Data Response Protocol
When the target agent asks the caller for a known data value — policy number, DOB, phone, ZIP, account number, name spelling, dollar amount, date — the caller answers with only the bare value. No sentence wrapping. No “my X is …”. No “the value is …”.
This rule lives in every generated free-flow persona automatically; you don’t have to write it. But understanding it is critical to interpreting reports — calls fail in obvious-but-confusing ways when this rule is violated, and the rule shows up in the persona as a HARD RULE because it’s important.
Why bare values
Voice ASR pipelines and IVRs frequently fail to parse values embedded in sentences:
- Agent: “What’s your account number?”
- Caller: “Sure, my account number is 033558273, let me know if you need anything else.”
A real ASR system often parses the whole utterance and returns confidence-low fragments — account number is 033558273 let me know — that the agent’s parser can’t extract a clean number from. Real callers on automated systems learn this and just say “033558273”.

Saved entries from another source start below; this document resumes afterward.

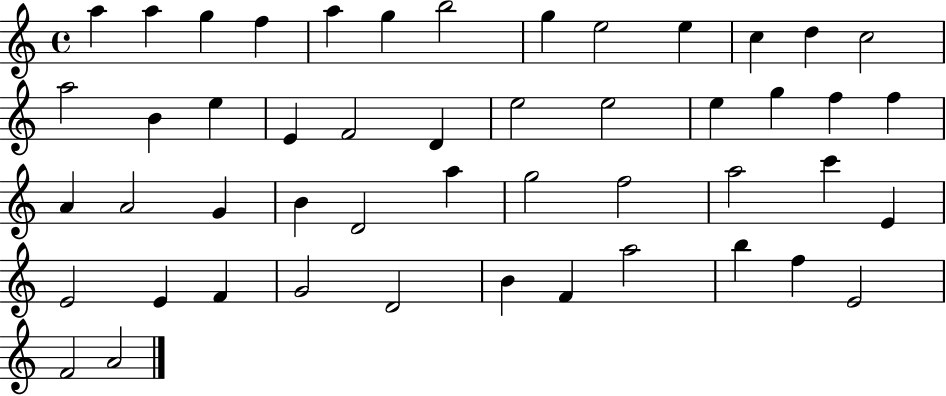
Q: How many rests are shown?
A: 0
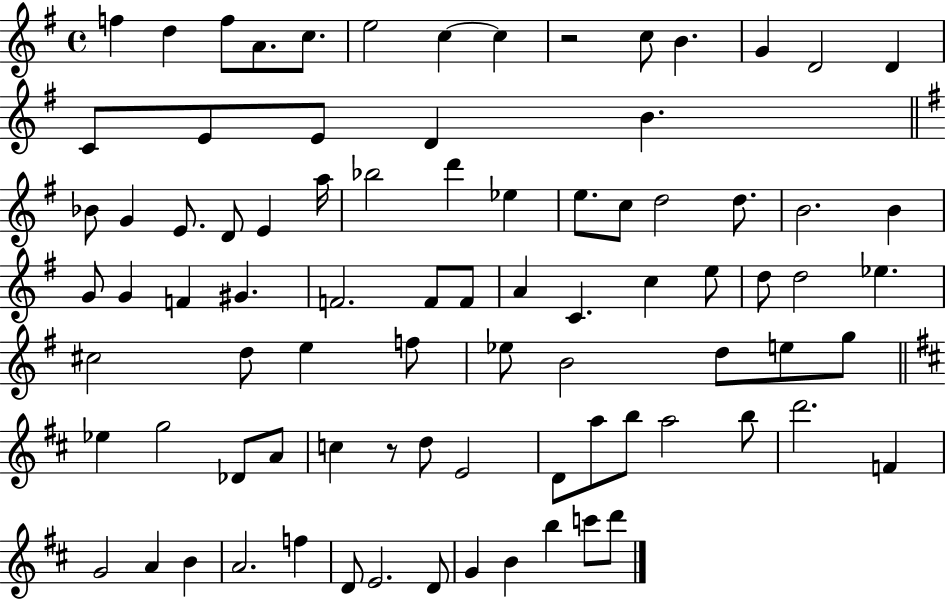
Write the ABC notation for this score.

X:1
T:Untitled
M:4/4
L:1/4
K:G
f d f/2 A/2 c/2 e2 c c z2 c/2 B G D2 D C/2 E/2 E/2 D B _B/2 G E/2 D/2 E a/4 _b2 d' _e e/2 c/2 d2 d/2 B2 B G/2 G F ^G F2 F/2 F/2 A C c e/2 d/2 d2 _e ^c2 d/2 e f/2 _e/2 B2 d/2 e/2 g/2 _e g2 _D/2 A/2 c z/2 d/2 E2 D/2 a/2 b/2 a2 b/2 d'2 F G2 A B A2 f D/2 E2 D/2 G B b c'/2 d'/2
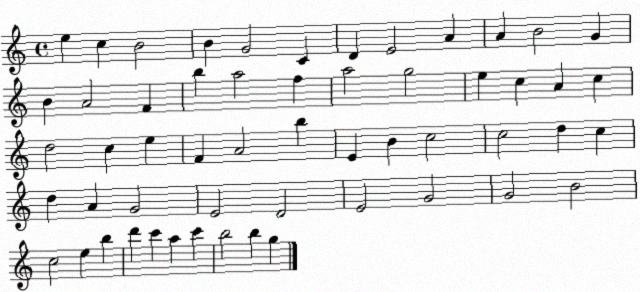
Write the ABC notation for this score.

X:1
T:Untitled
M:4/4
L:1/4
K:C
e c B2 B G2 C D E2 A A B2 G B A2 F b a2 f a2 g2 e c A c d2 c e F A2 b E B c2 c2 d c d A G2 E2 D2 E2 G2 G2 B2 c2 e b d' c' a c' b2 b g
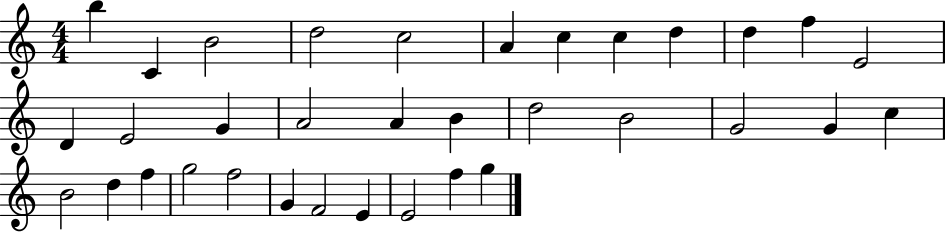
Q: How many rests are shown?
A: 0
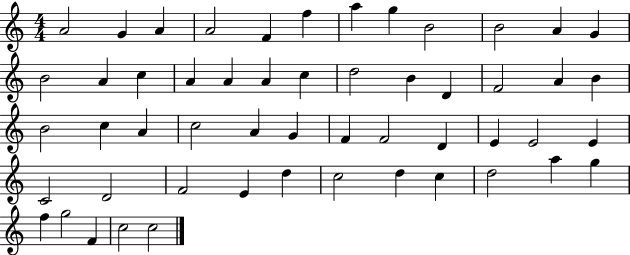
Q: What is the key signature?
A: C major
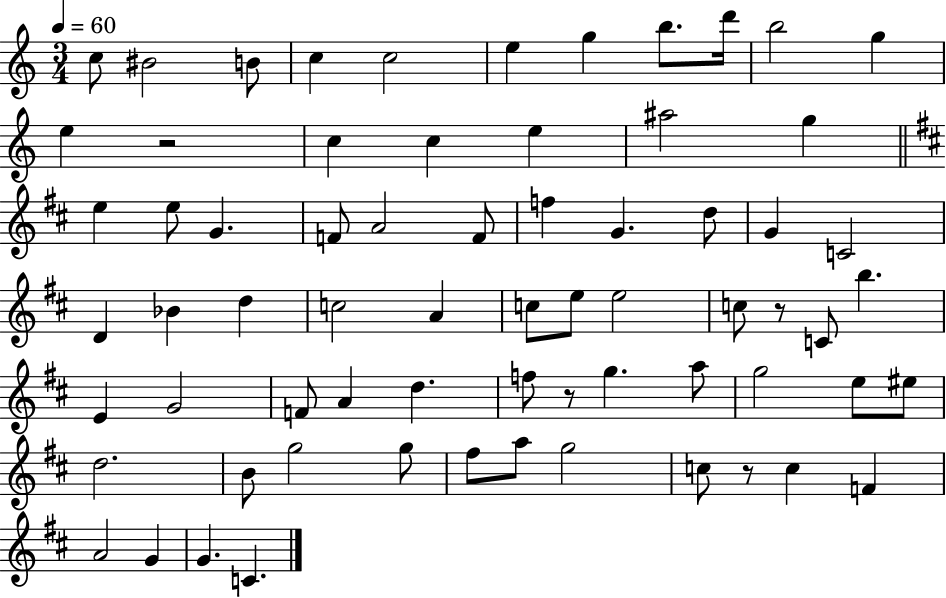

The platform mimics that real-caller behavior. Every generated persona has explicit examples like:
| Agent asks | Caller answers |
|---|---|
| ”What’s your policy number?” | 033558273 |
| ”Date of birth?” | 1988-07-12 |
| ”Phone number on file?” | 5551234567 |
| ”Can I have your full name?” | Alex Johnson |
What the caller does NOT substitute
If the agent asks for a field the caller’s profile doesn’t have, the caller says “I don’t have that” — it does NOT pick a different field as a substitute. This is one of the most-tested rules.
| Agent asks | Profile has | Caller answers |
|---|---|---|
| ”What’s your email?“ | no email field | I don't have that |
| ”Different phone number?“ | only one phone | no (or repeats the same one) |
| “SSN?“ | no SSN field | I don't have that |
Confirmations are different
If the agent says “Did you say 033558273?” the caller answers Yes or That's correct — not the number again. This is also baked into the persona.

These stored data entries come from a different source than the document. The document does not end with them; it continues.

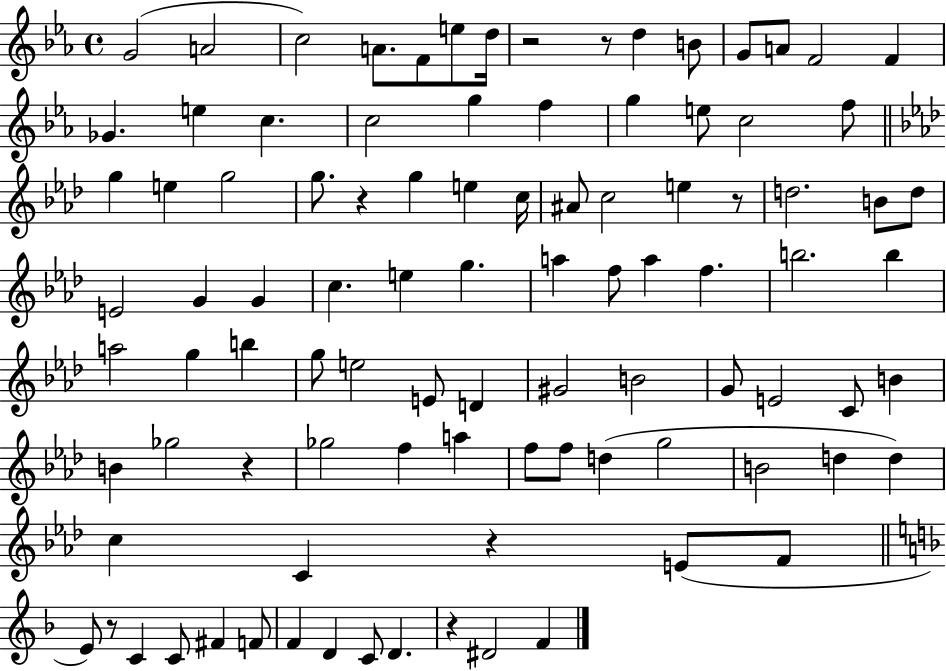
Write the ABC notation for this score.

X:1
T:Untitled
M:4/4
L:1/4
K:Eb
G2 A2 c2 A/2 F/2 e/2 d/4 z2 z/2 d B/2 G/2 A/2 F2 F _G e c c2 g f g e/2 c2 f/2 g e g2 g/2 z g e c/4 ^A/2 c2 e z/2 d2 B/2 d/2 E2 G G c e g a f/2 a f b2 b a2 g b g/2 e2 E/2 D ^G2 B2 G/2 E2 C/2 B B _g2 z _g2 f a f/2 f/2 d g2 B2 d d c C z E/2 F/2 E/2 z/2 C C/2 ^F F/2 F D C/2 D z ^D2 F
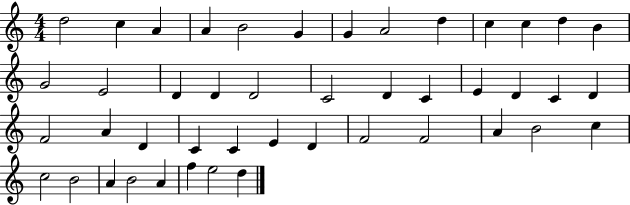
D5/h C5/q A4/q A4/q B4/h G4/q G4/q A4/h D5/q C5/q C5/q D5/q B4/q G4/h E4/h D4/q D4/q D4/h C4/h D4/q C4/q E4/q D4/q C4/q D4/q F4/h A4/q D4/q C4/q C4/q E4/q D4/q F4/h F4/h A4/q B4/h C5/q C5/h B4/h A4/q B4/h A4/q F5/q E5/h D5/q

Voluntary speech is unaffected
The rule only applies when the agent asked. The caller’s opening utterance, summarizing what happened, leaving a voicemail — those are normal speech. You’ll see your caller speak in full sentences during the parts of the call that aren’t direct data Q&A.

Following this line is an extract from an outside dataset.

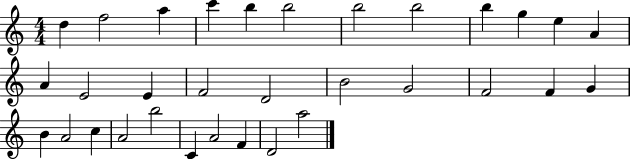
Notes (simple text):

D5/q F5/h A5/q C6/q B5/q B5/h B5/h B5/h B5/q G5/q E5/q A4/q A4/q E4/h E4/q F4/h D4/h B4/h G4/h F4/h F4/q G4/q B4/q A4/h C5/q A4/h B5/h C4/q A4/h F4/q D4/h A5/h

Exception: embellish-into-reply custom functions
If you’ve declared a custom function with the embellish-into-reply pattern (e.g. “before every sentence, call getTime and tell the time”), the caller embeds the value inside sentences. That’s the intended behavior for this pattern — it overrides the bare-value rule for that specific function’s value.
The two rules don’t conflict because the embellish pattern is for caller-initiated value usage; the bare-value rule is for target-initiated data requests.
IVR navigation is also different
When the IVR says “press 1 for English”, the caller does NOT say “1” out loud — it invokes the press_digit built-in tool with the digit. This is the IVR Navigation Protocol, also baked into the persona. Saying digits aloud to a keypad-input prompt would just get treated as ambient speech.